She gave a quick nod and knelt, snapping the arrow’s shaft and hesitating only a moment to get a nod from Varric before slowly and steadily pushing it the rest of the way through his leg. Varric gitted his teeth and grimaced, but she could feel the warmth radiating off his thigh from Anders’ spell and knew the pain was greatly diminished from what it would have been otherwise. Varric let out an immense breath when the arrow was all the way through and leaned back on his hands as Anders finished mending the wound from the inside.

“You’re lucky,” Anders told him, drawing a vial of elfroot potion from a pocket and handing it to the dwarf. “Had that been a few inches over, you might’ve bled to death before we got to you.”

Varric threw back the potion like a shot and a small shiver rippled through him as his body soaked up the potion. “Good thing we keep you around then,” he remarked, then glanced between the two of them. “Speaking of bloodshed and death, where’s Hawke?”

Mairead stood swiftly and Anders looked up at her. “Usually he finds us after destroying whatever stragglers he’s hunted down and savaged,” he said, worried.

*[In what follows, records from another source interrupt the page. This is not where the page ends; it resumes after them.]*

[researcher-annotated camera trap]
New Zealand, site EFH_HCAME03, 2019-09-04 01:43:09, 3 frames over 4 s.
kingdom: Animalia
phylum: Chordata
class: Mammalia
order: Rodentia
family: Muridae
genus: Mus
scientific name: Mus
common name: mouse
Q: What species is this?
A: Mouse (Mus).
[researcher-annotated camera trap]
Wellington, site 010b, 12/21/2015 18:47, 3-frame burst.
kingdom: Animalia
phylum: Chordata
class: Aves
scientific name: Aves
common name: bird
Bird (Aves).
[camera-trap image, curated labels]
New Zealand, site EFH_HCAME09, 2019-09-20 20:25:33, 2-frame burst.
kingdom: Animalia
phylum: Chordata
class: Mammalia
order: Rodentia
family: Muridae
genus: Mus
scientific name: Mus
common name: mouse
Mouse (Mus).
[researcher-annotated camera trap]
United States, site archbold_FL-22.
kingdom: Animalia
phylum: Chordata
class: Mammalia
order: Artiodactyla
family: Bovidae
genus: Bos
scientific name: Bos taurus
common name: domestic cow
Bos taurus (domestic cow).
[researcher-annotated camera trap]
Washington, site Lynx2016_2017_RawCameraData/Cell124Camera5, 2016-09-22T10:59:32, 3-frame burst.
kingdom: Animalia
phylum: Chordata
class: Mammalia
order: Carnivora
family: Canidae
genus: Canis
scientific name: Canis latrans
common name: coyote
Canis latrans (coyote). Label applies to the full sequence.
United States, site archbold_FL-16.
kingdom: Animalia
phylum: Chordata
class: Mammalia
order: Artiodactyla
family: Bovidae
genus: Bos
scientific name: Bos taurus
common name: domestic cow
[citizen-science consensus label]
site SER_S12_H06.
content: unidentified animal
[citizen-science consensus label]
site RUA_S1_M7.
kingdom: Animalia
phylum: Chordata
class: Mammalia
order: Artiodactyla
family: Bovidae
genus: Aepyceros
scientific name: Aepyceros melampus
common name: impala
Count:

Varric waved at them. “You both go find our wayward boy.” He grunted, slowly working to get to his feet as gingerly as he could. “I’ll catch up in a minute.”

That was all she needed. Anders stood as she started off, her strides longer than was normal and her eyes scanning the courtyard for Gawyn’s looming bulk to present itself. Anders walked off to her right flank, calling out Hawke’s name a few times.

“Where are you, you bear?” Mairead muttered under her breath.

As if in reply, though he couldn’t have heard it, a low moan drifted up from behind a raised stone garden in the courtyard just before narrowing into a side street. She knew instantly it was his voice and called for Anders even as she jogged over to him. Her heartbeat stuttered and her footsteps faltered when she he came into her view.

Lying on the flagstones, Gawyn looked more a felled metal tree next to the body of an apostate than simply a man in armor. His lips were pale and his eyes fluttering as he tried to maintain consciousness. Blood pooled between his body and the mage’s, dark and congealing. A strangled cry left Mairead’s throat and her heart twisted into a lump in her chest as she ran the rest of the way to him and dropped to her knees. She took his face between her hands and blanched at how cold his skin was compared to normal.

“Gawyn—Gawyn no,” she pleaded him. “No, no, no, you’ve got to stay with me, can you hear me?” Without waiting for an answer from him, she looked up at Anders, kneeling down on his other side.

The healer hovered his hands over Gawyn’s and his brow creased deeply. “He’s lost a lot of blood. There’s… residual magic inside of him.”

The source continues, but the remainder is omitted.